Hiram Gomez Pardo | Valencia, Venezuela | 10/12/2005
(5 out of 5 stars)

"In the Apollonian personality of Boulez Ravel is revealed from another perspective. His Ravel is far to be a pleasant and delicate composer to reveal the bitterness beneath the score. I like this approach because not only gives some interesting clues about the relevance of certain dismissed works such as La Valse, for instance.



In Scherezade Boulez makes a mythical journey that recalls us so much the similar vision concerned with Daphne and Cloé, where the unconscious side of the story seems to reflect menacing shadows and twilight echoes of missed visions in a supra rational world His Valses Nobles and Sentimentales confirm the evidence; are played with emotion but without sentiment.
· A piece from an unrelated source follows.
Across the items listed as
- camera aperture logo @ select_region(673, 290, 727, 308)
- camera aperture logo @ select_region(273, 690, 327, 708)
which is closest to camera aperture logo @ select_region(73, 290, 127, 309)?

Rapsodie espagnole is one of the best registers triumphs, brilliant and concise. Pavana is egregious. Le tombeau de Couperin was played with magisterial phrasing . The Concert for the left hand finds Entremont in one of his best days. In what Daphne and Cloe concerns there is a name: Charles Munch and the unbeatable version of the Fifties with the Boston Symphony. Captivating and engaging approach.



Go for this record because when a composer-director with the admirable musical maturity of Boulez, something new happens, because the baton becomes scalpel.